U.S. DOT Releases Draft Strategic Plan Beginning Implementation of Trump Administration’s Executive Order on Project Streamlining


On October 19, 2017, the U.S. Department of Transportation (DOT) released a draft Strategic Plan (the Plan) for public comment. The Plan establishes goals and long-term objectives for increasing investment and streamlining federal environmental review and approval of transportation infrastructure projects over the next five years (Fiscal Years 2018-2022). Comments on the draft Plan are due by November 13, 2017. 

The Plan marks DOT’s first formal action responding to President Trump’s Executive Order 13807 (EO 13807), requiring federal agencies to update strategic plans to provide for streamlined environmental review. While the Plan sets forth ambitious goals, it remains to be seen whether it can deliver those goals.

As described in the Plan, national investment in maintaining and repairing infrastructure has not kept pace with demand, leaving highways, transit systems and bridges in dire need of repair. Inadequate infrastructure investment has serious consequences: “compromis[ing] the safety, capacity and efficiency of the U.S. transportation network,” reducing mobility of people and goods, competitiveness and quality of life. In particular, the Plan notes worsening highway travel time in urban areas, structurally deficient highways and bridges, and maintenance backlogs as illustrating the need for greater infrastructure investment.

Through the Plan, DOT will seek to “provide guidance, technical assistance, and research that leverages Federal funding, accelerates project delivery, reduces project life cycle costs, and optimizes the operation and performance of existing facilities.” The Plan addresses four main areas:

  1. Safety: Reduce transportation-related fatalities and serious injuries across the transportation system;
  2. Infrastructure: Invest in infrastructure to ensure mobility and accessibility and to stimulate economic growth, productivity, and competitiveness for American workers and businesses;
  3. Innovation: Lead in the development and deployment of innovative practices and technologies that improve the safety and performance of the Nation’s transportation system; and
  4. Accountability: Serve the Nation with reduced regulatory burden and greater efficiency, effectiveness, and accountability.

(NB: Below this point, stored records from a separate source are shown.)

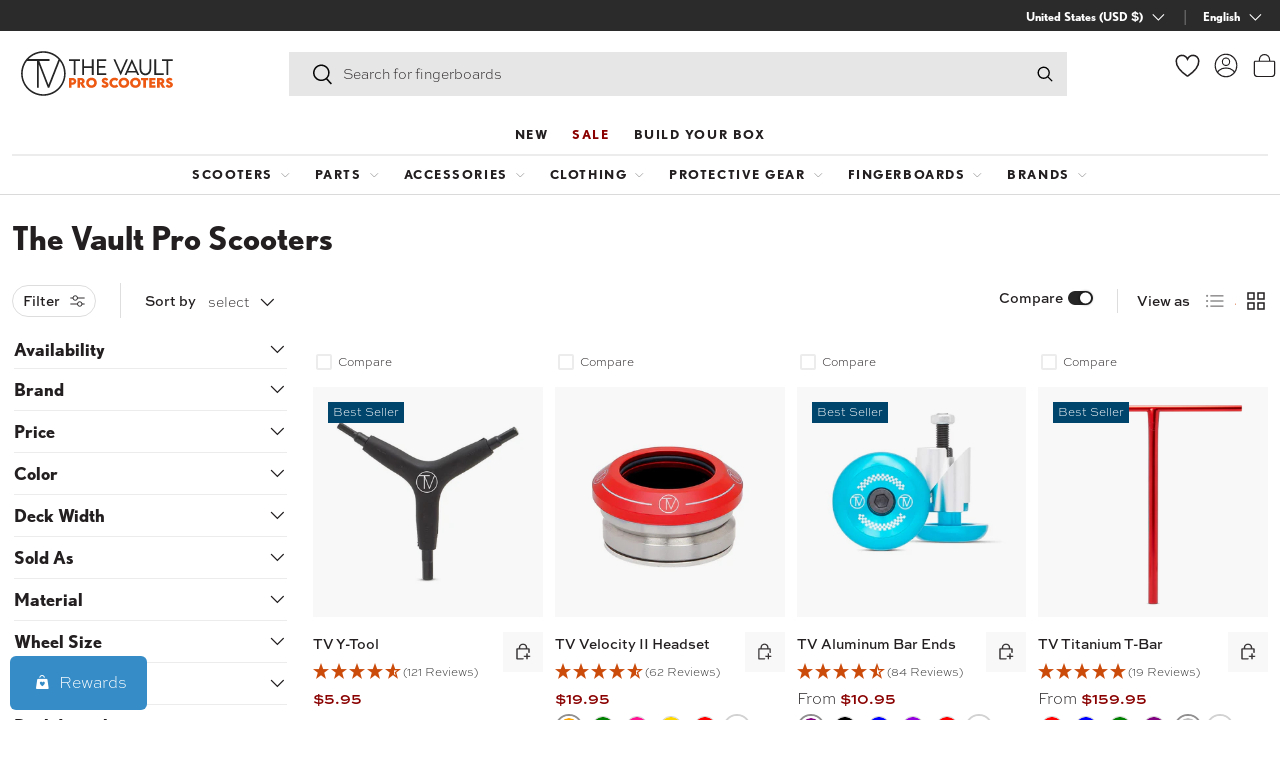

--- FILE ---
content_type: text/html; charset=utf-8
request_url: https://thevaultproscooters.com/collections/brand-the-vault/products/tv-titanium-t-bar-2?view=hidden-options
body_size: -982
content:

{"hiddenOptions":[]}



--- FILE ---
content_type: text/css
request_url: https://thevaultproscooters.com/cdn/shop/t/89/assets/animate-on-scroll.css?v=116194678796051782541712692442
body_size: -612
content:
.cc-animate-enabled [data-cc-animate] {
  opacity: 0;
}
@media (prefers-reduced-motion) {
  .cc-animate-enabled [data-cc-animate] {
    animation: none !important;
    opacity: 1 !important;
  }
}
.no-js .cc-animate-enabled [data-cc-animate] {
  animation: none !important;
  opacity: 1 !important;
}

@keyframes fade-in {
  0% {
    opacity: 0;
  }
  100% {
    opacity: 1;
  }
}
.cc-animate-enabled [data-cc-animate=""].cc-animate-in,
.cc-animate-enabled .fade-in.cc-animate-in {
  animation: fade-in calc(var(--aos-animate-duration, 1s) * 0.8) 0.3s cubic-bezier(0.39, 0.575, 0.565, 1) both;
}

--- FILE ---
content_type: text/javascript
request_url: https://thevaultproscooters.com/cdn/shop/t/89/assets/fh-products-grid.js?v=64416838580214372701739557392
body_size: 191
content:
var __defProp=Object.defineProperty,__name=(target,value)=>__defProp(target,"name",{value,configurable:!0});(()=>{const hideSwatches=__name(()=>{Array.from(document.querySelectorAll("product-card:not(.hidden-swatches)")).forEach(card=>{var _a;const swatchesContainer=card.querySelector(".card__swatches"),link=(_a=card.querySelector(".card-link"))==null?void 0:_a.href;!swatchesContainer||!link||(card.classList.add("hidden-swatches"),fetch(`${link}?view=hidden-options`).then(res=>res.json()).then(json=>{json.hiddenOptions.forEach(option=>{Array.from(swatchesContainer.querySelectorAll(`input[value="${option}"], input[value="${option}"] + label`)).forEach(el=>{el.style.display="none"})});const checkedInput=swatchesContainer.querySelector('input[type="radio"]:checked');window.getComputedStyle(checkedInput).display==="none"&&Array.from(swatchesContainer.querySelectorAll('input[type="radio"]')).find(input=>{window.getComputedStyle(input).display!=="none"&&(input.checked=!0)}),swatchesContainer.style.opacity=1}))})},"hideSwatches");window.addEventListener("DOMContentLoaded",()=>{hideSwatches()}),__name(()=>{window.addEventListener("load",()=>{var _a,_b;const headerHeight=((_a=document.querySelector("store-header"))==null?void 0:_a.offsetHeight)-((_b=document.querySelector("store-header.header .header__search"))==null?void 0:_b.offsetHeight);if(headerHeight){const style=document.createElement("style");style.textContent=`
                    @media (max-width: 768px) {
                        .products-toolbar {
                            position: sticky!important;
                            top: ${headerHeight-4}px!important;
                            z-index: 4!important;
                            background: #fff!important;
                            padding-top: 16px!important;
                        }
                        .products-toolbar--compare-shift-xs .products-toolbar__compare {
                            top: -60%!important;
                        }
                        store-header.header.is-stuck .header__search {
                            display: none;
                        }
                    }
                `,document.head.append(style)}const headerContainer=document.querySelector("store-header.header").closest(".shopify-section");new IntersectionObserver(([e])=>e.target.querySelector("store-header.header").classList.toggle("is-stuck",e.intersectionRatio<1),{threshold:[1]}).observe(headerContainer)})},"stickyFilters")();const productGrid=document.querySelector(".main-products-grid__results");new MutationObserver(mutations=>{window.setTimeout(()=>{hideSwatches()},100)}).observe(productGrid,{attributes:!0})})();
//# sourceMappingURL=/cdn/shop/t/89/assets/fh-products-grid.js.map?v=64416838580214372701739557392
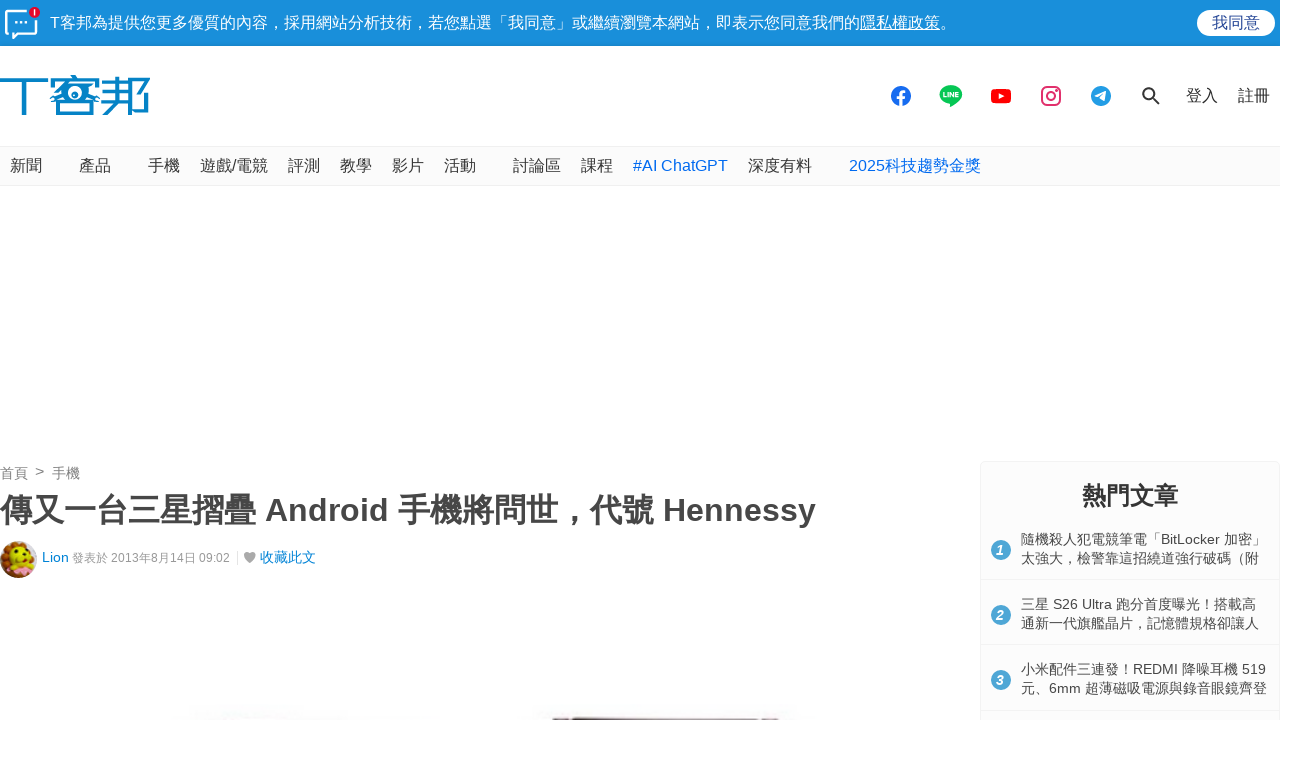

--- FILE ---
content_type: text/html; charset=utf-8
request_url: https://sync.aralego.com/idRequest?
body_size: 99
content:
{"uid":"d1ee5d11-cd78-3fc6-9374-1524f68fc4eb"}

--- FILE ---
content_type: text/html; charset=utf-8
request_url: https://www.google.com/recaptcha/api2/aframe
body_size: 266
content:
<!DOCTYPE HTML><html><head><meta http-equiv="content-type" content="text/html; charset=UTF-8"></head><body><script nonce="RhAsfGcLFa6yUvumj-414w">/** Anti-fraud and anti-abuse applications only. See google.com/recaptcha */ try{var clients={'sodar':'https://pagead2.googlesyndication.com/pagead/sodar?'};window.addEventListener("message",function(a){try{if(a.source===window.parent){var b=JSON.parse(a.data);var c=clients[b['id']];if(c){var d=document.createElement('img');d.src=c+b['params']+'&rc='+(localStorage.getItem("rc::a")?sessionStorage.getItem("rc::b"):"");window.document.body.appendChild(d);sessionStorage.setItem("rc::e",parseInt(sessionStorage.getItem("rc::e")||0)+1);localStorage.setItem("rc::h",'1769047519623');}}}catch(b){}});window.parent.postMessage("_grecaptcha_ready", "*");}catch(b){}</script></body></html>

Environmental Review Streamlining 

Consistent with EO 13087, the Plan attributes infrastructure problems in part to unduly lengthy, costly and unpredictable federal approval and environmental review processes. The Plan calls for DOT to “streamline the environmental review process to deliver transportation projects more quickly and efficiently to provide more timely benefits for users while safeguarding our communities and maintaining a healthy environment.” One of the strategies listed in the Plan’s Infrastructure section is to “improve[e] interagency coordination, reducing duplication of reviews, and enhancing transparency and accountability.”  DOT promises to act as a leader in implementing EO 13807, which imposed a two-year deadline goal for completing reviews under the National Environmental Policy Act (NEPA).

Public Private Partnerships

As part of its overall infrastructure strategy, DOT encourages the development of partnerships between the public and private sectors. Specifically, the Plan encourages the use of Public-Private Partnerships (P3s), which will facilitate the financing, development and implementation of major transportation projects, and will increase overall project efficiency, by “allow[ing] public agencies to leverage private sector capital and expertise” and “introducing greater market discipline to project delivery and management.”

Final Thoughts

Issuance of the draft Plan marks the DOT’s first formal action in response to EO 13807. Like the EO itself, the Plan identifies needs and objectives but provides few specifics.  As DOT and other federal agencies proceed with  EO 13807 implementation, project proponents, state and local transportation agencies and stakeholders involved in major transportation infrastructure projects must wait and see what unfolds.